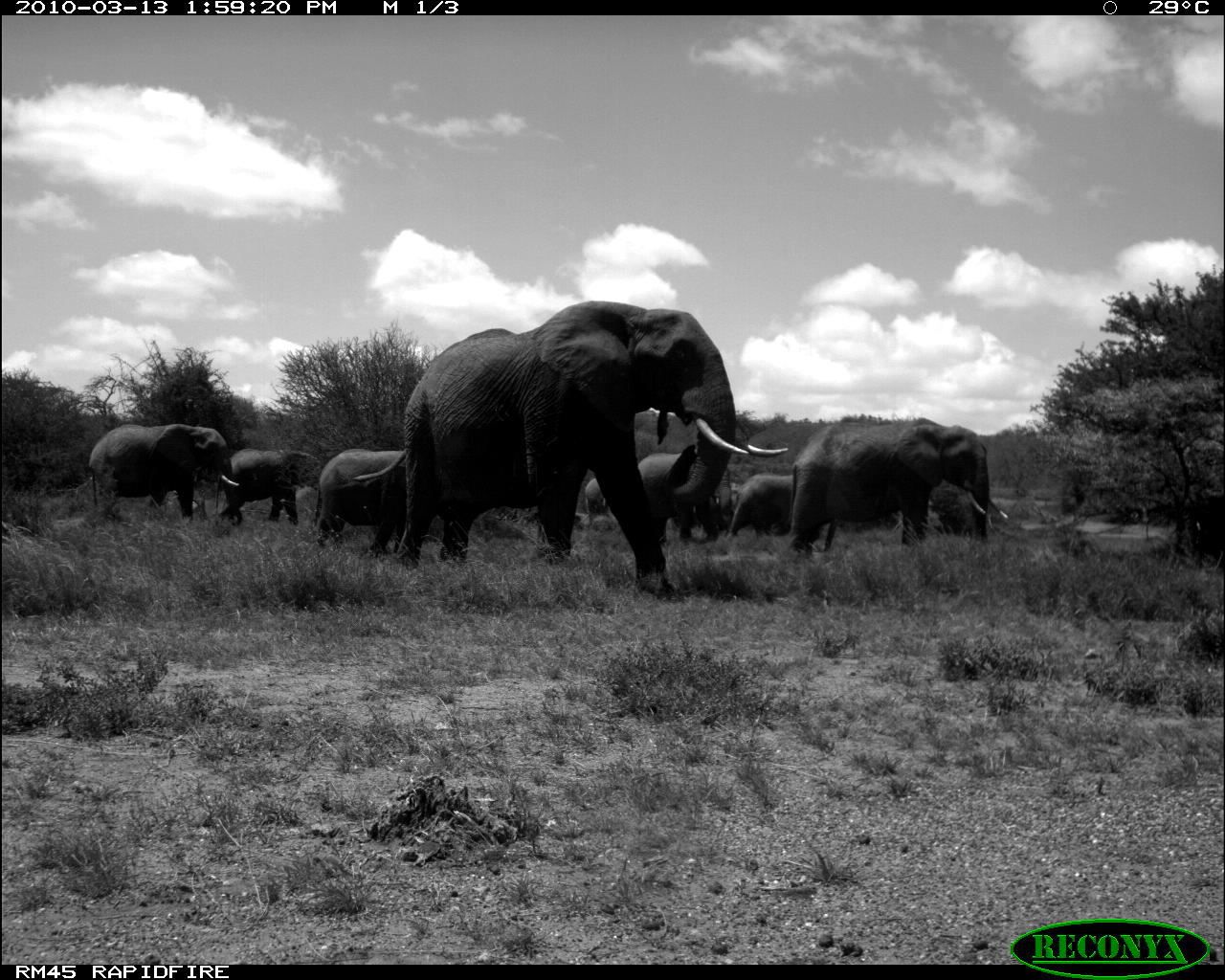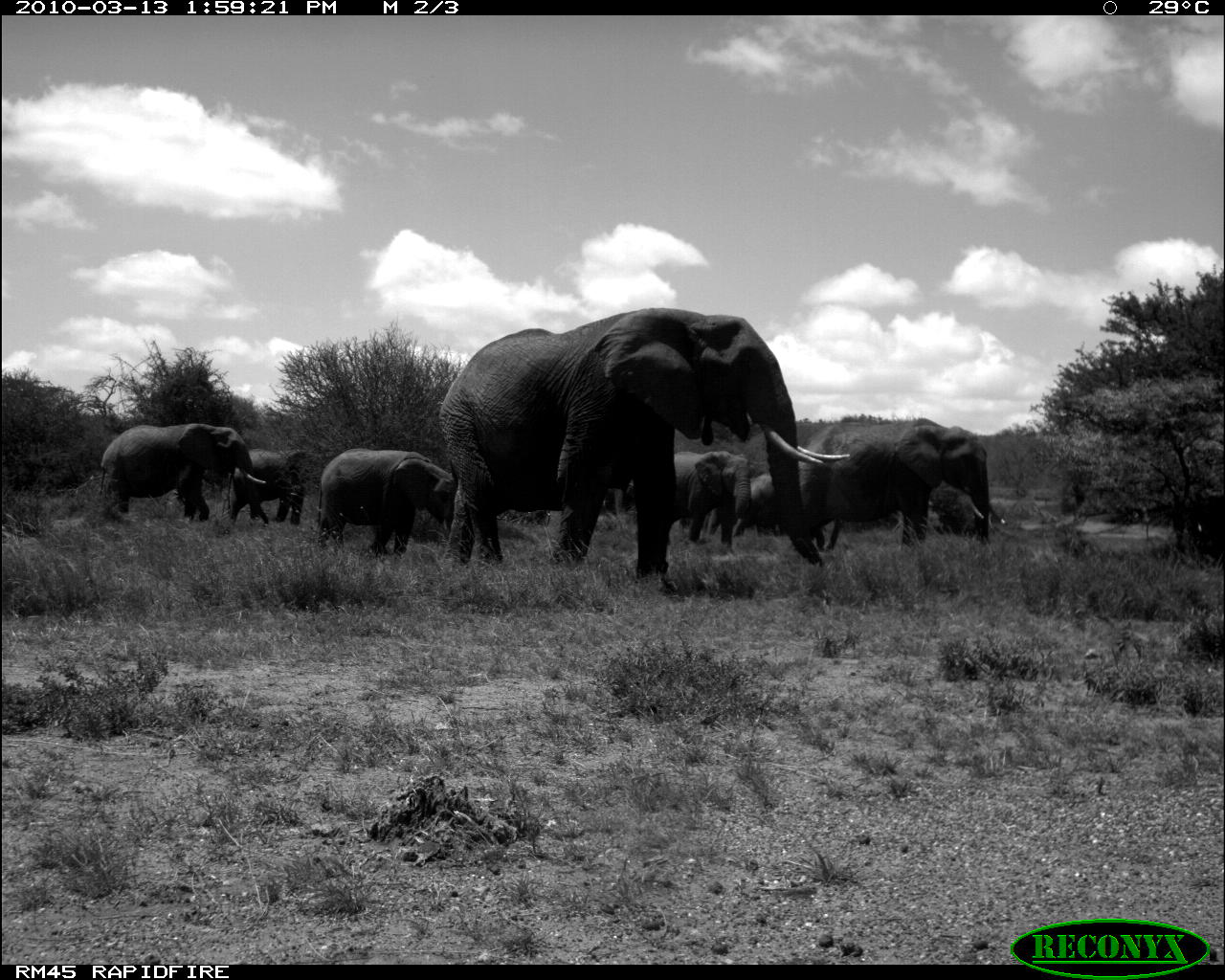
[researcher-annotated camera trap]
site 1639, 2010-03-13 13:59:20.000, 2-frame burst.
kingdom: Animalia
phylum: Chordata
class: Mammalia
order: Proboscidea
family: Elephantidae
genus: Loxodonta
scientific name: Loxodonta africana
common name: african bush elephant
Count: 8.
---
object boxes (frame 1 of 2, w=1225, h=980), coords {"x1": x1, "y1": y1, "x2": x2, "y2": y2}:
loxodonta africana: {"x1": 392, "y1": 301, "x2": 790, "y2": 596}; {"x1": 773, "y1": 415, "x2": 1008, "y2": 562}; {"x1": 87, "y1": 424, "x2": 239, "y2": 526}; {"x1": 303, "y1": 444, "x2": 405, "y2": 552}; {"x1": 639, "y1": 443, "x2": 734, "y2": 542}; {"x1": 215, "y1": 447, "x2": 318, "y2": 524}; {"x1": 725, "y1": 472, "x2": 792, "y2": 536}; {"x1": 583, "y1": 477, "x2": 609, "y2": 515}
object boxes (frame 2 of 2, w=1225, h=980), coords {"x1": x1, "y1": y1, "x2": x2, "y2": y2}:
loxodonta africana: {"x1": 438, "y1": 306, "x2": 850, "y2": 592}; {"x1": 801, "y1": 415, "x2": 1009, "y2": 563}; {"x1": 97, "y1": 421, "x2": 266, "y2": 533}; {"x1": 312, "y1": 447, "x2": 457, "y2": 564}; {"x1": 736, "y1": 470, "x2": 841, "y2": 553}; {"x1": 673, "y1": 449, "x2": 752, "y2": 557}; {"x1": 221, "y1": 445, "x2": 322, "y2": 526}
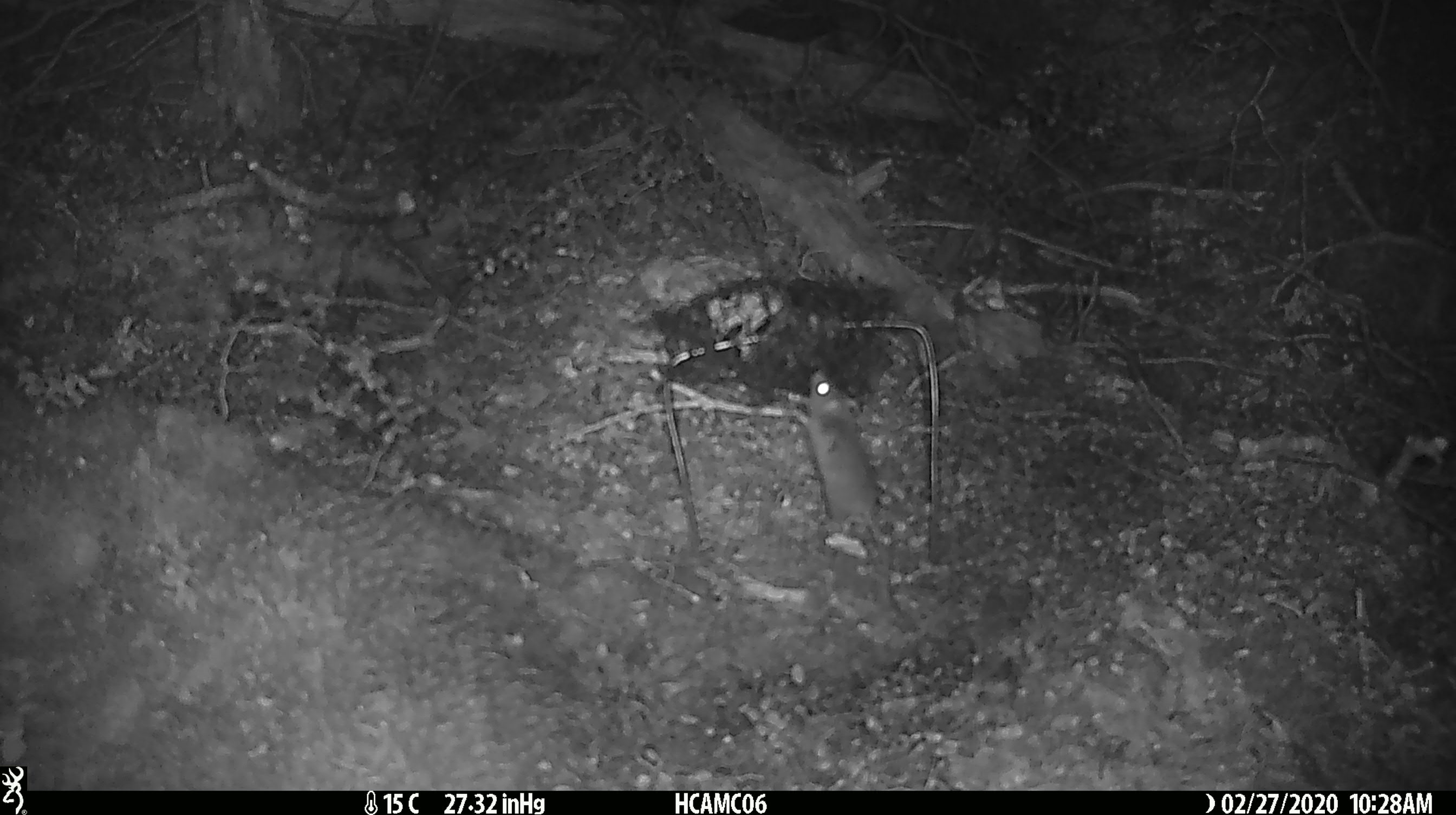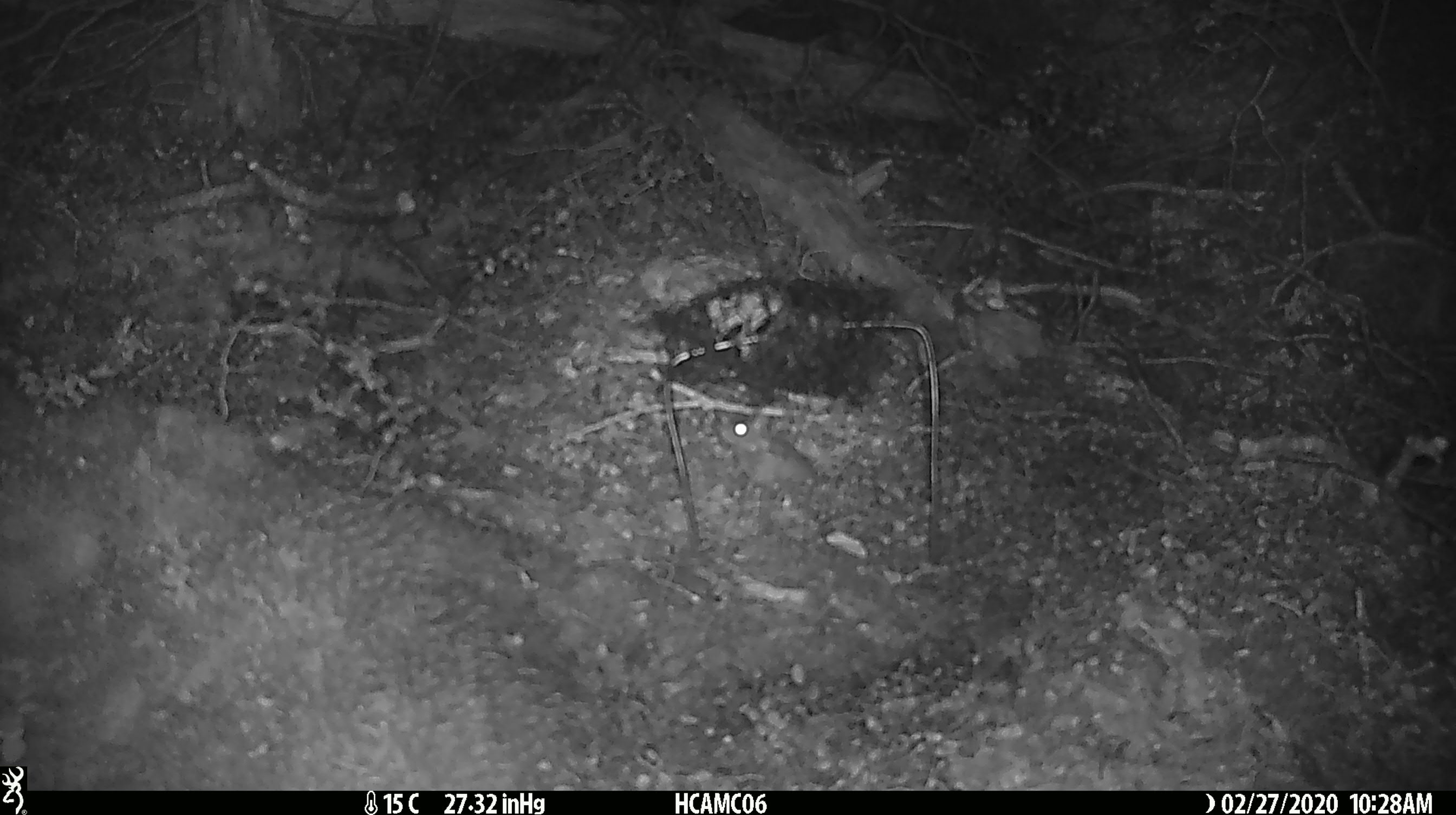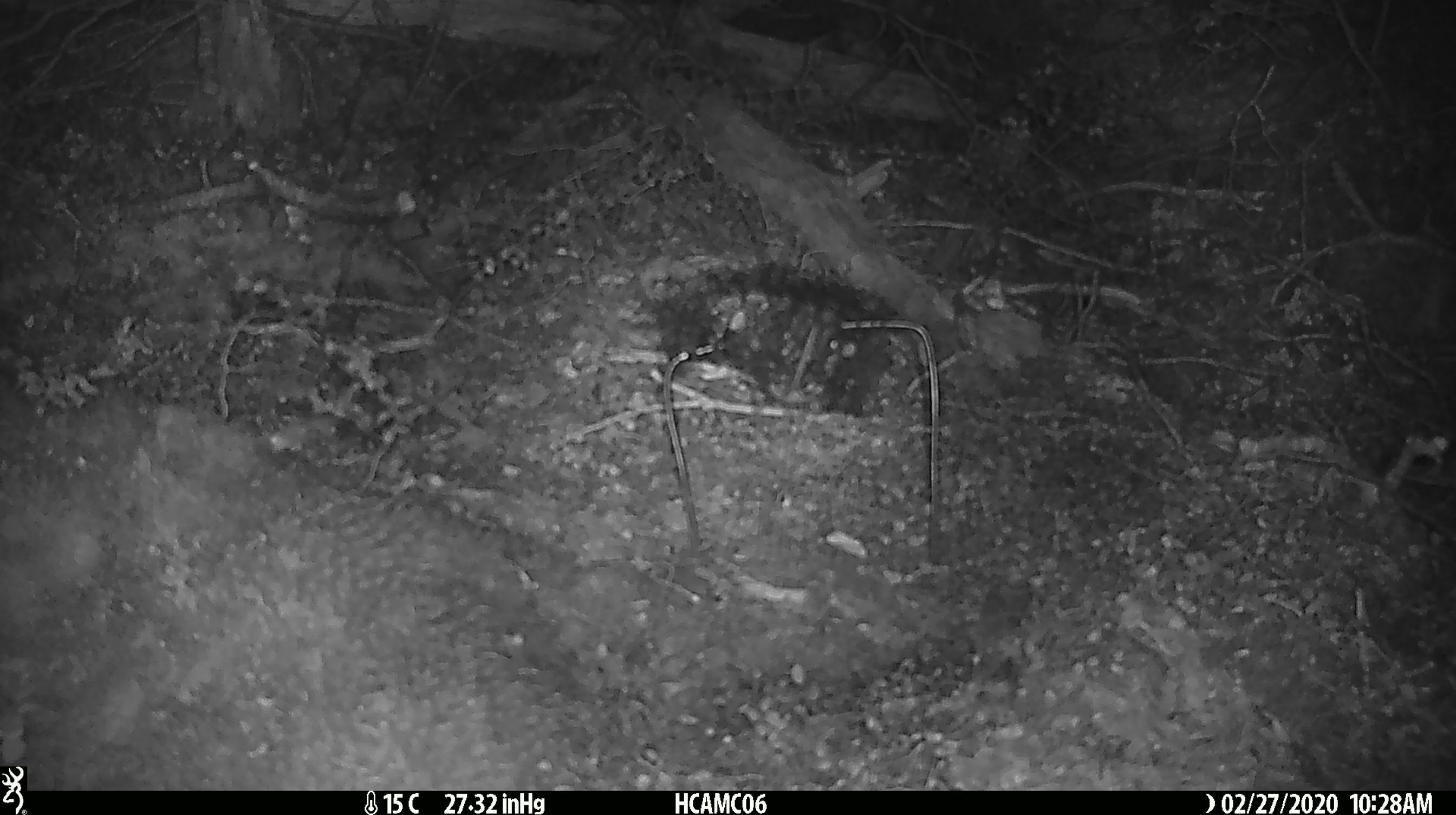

### Work instruction
When you transcribe the entries above, keep every word exact and leave out the pictures.

### Exercise response
[researcher-annotated camera trap]
site 1639, 2010-03-13 13:59:20.000, 2-frame burst.
kingdom: Animalia
phylum: Chordata
class: Mammalia
order: Proboscidea
family: Elephantidae
genus: Loxodonta
scientific name: Loxodonta africana
common name: african bush elephant
Count: 8.
---
object boxes (frame 1 of 2, w=1225, h=980), coords {"x1": x1, "y1": y1, "x2": x2, "y2": y2}:
loxodonta africana: {"x1": 392, "y1": 301, "x2": 790, "y2": 596}; {"x1": 773, "y1": 415, "x2": 1008, "y2": 562}; {"x1": 87, "y1": 424, "x2": 239, "y2": 526}; {"x1": 303, "y1": 444, "x2": 405, "y2": 552}; {"x1": 639, "y1": 443, "x2": 734, "y2": 542}; {"x1": 215, "y1": 447, "x2": 318, "y2": 524}; {"x1": 725, "y1": 472, "x2": 792, "y2": 536}; {"x1": 583, "y1": 477, "x2": 609, "y2": 515}
object boxes (frame 2 of 2, w=1225, h=980), coords {"x1": x1, "y1": y1, "x2": x2, "y2": y2}:
loxodonta africana: {"x1": 438, "y1": 306, "x2": 850, "y2": 592}; {"x1": 801, "y1": 415, "x2": 1009, "y2": 563}; {"x1": 97, "y1": 421, "x2": 266, "y2": 533}; {"x1": 312, "y1": 447, "x2": 457, "y2": 564}; {"x1": 736, "y1": 470, "x2": 841, "y2": 553}; {"x1": 673, "y1": 449, "x2": 752, "y2": 557}; {"x1": 221, "y1": 445, "x2": 322, "y2": 526}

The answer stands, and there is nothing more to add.